EXERCISE PASSAGE:
┄┄┄┄┄┄┄┄┄┄
And on top of that, some redirect you to another page to display the no-js-warning. Then you enable JS for the site and reload but will get the same warning because you're no longer on the page you visited...
I think it is mod_pagespeed that's doing this, kinda silly.
NoScript, at least, has an option to catch and stop redirects of this kind. They can be quite funny when you can see a perfectly loaded page that wants to send you elsewhere.
I feel it's getting worse. A large % of the links (mostly start-ups landing pages, not articles) I click on HN just present me with a completely blank white page. No <noscript>, nothing! If you're lucky, you see enough to realize that it's probably just a page that relies on JS. It's never a good first impression.
It's getting progressively more annoying to whitelist the TLD as well as the myriads of CDNs that sites are using. Often it's a click gamble: a "Temporarily allow sketchy.domain.com", throwing in the towel and saying "Temporarily allow all this site".
Site embeds a video? Good luck picking which domain to whitelist out of a list of 35 different domains ;) Temporarily allow one, reload, repeat a few times, close tab in anger and disappointment.
It's sorta-kinda a good thing, implemented poorly. What's actually happening is that more things that used to serve HTML directly to the browser, are now just browser-oblivious HTTP REST-API servers. Which is good! API servers are great!
The correct thing to do, after implementing one, though, is to then make a "browser gateway" server that makes requests to your API server on the one side, and then uses that to assemble HTML served to the browser on the other side. (This is the way that e.g. WordPress blogs now work.)
┄┄┄┄┄┄┄┄┄┄
SUPPLIED RECORDS:
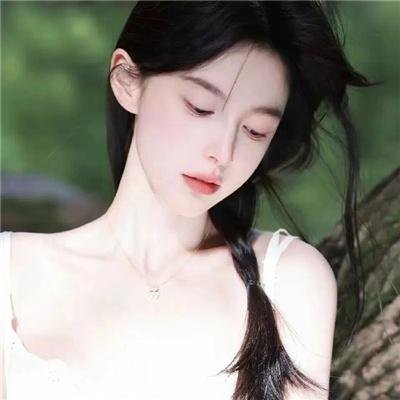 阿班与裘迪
┄┄┄┄┄┄┄┄┄┄
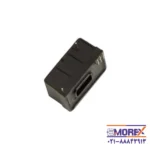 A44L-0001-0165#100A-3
┄┄┄┄┄┄┄┄┄┄
THINGS TO DO:
(1) Do these statements agree with the thread on JavaScript-dependent sites? For each, answer yes or no and quote the words of the thread that decide it. (a) One writer suspects mod_pagespeed of causing the no-JS redirects. (b) NoScript offers no way to stop redirects of this kind. (c) The blank white pages reached from HN are mostly articles.
(2) Write out word for word the part of the thread on JavaScript-dependent sites that begins at the words "It's getting progressively" and stops after "anger and disappointment.".

EXERCISE ANSWERS:
(1)
(a) Yes: "I think it is mod_pagespeed that's doing this, kinda silly."
(b) No: "NoScript, at least, has an option to catch and stop redirects of this kind."
(c) No: "mostly start-ups landing pages, not articles"

(2)
It's getting progressively more annoying to whitelist the TLD as well as the myriads of CDNs that sites are using. Often it's a click gamble: a "Temporarily allow sketchy.domain.com", throwing in the towel and saying "Temporarily allow all this site".
Site embeds a video? Good luck picking which domain to whitelist out of a list of 35 different domains ;) Temporarily allow one, reload, repeat a few times, close tab in anger and disappointment.